***** EXCERPTED TEXT *****
This is a guide aimed at HECBioSim users of UK Tier 2 JADE and is designed as a quick-start guide, it is not intended as an official documentation for the JADE HPC facility, these can be found here.
Using slurm
Query Usage
Running AMBER
Running GROMACS
Running NAMD
Using Slurm
Slurm is a batch scheduling system for managing simulations run by many users on HPC resources. The following commands will get you started with using slurm, but are by no means exhaustive, consult the JADE documentation for more examples, or the slurm documentation for more advanced usage.
submitting a job
Assuming you have created a bash script file called "submit.sh" with your job submission resource requirements, software to run etc then:
sbatch submit.sh
will submit a job to the JADE queue.
query job status
If you have jobs running on JADE, then you can query their status with:
squeue -u <user-id>
This will list all jobs that your user account has submitted that has not completed.
*****
- EXERCISE:
Answer these questions from the JADE guide above:
(a) Which users is the guide aimed at?
(b) What command submits a job to the JADE queue, given a script file called "submit.sh"?
(c) Which jobs does "squeue -u <user-id>" list?
***** LISTED RECORDS *****
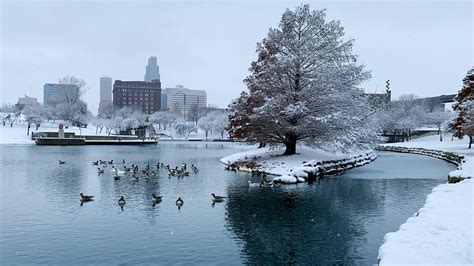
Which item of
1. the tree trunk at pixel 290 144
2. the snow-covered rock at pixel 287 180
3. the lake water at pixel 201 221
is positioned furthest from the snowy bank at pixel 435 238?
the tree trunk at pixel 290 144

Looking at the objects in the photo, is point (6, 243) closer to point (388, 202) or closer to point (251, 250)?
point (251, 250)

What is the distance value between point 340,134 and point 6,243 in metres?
*****
- COMPLETE OUTPUT:
(a) HECBioSim users of UK Tier 2 JADE.
(b) sbatch submit.sh
(c) All jobs that your user account has submitted that have not completed.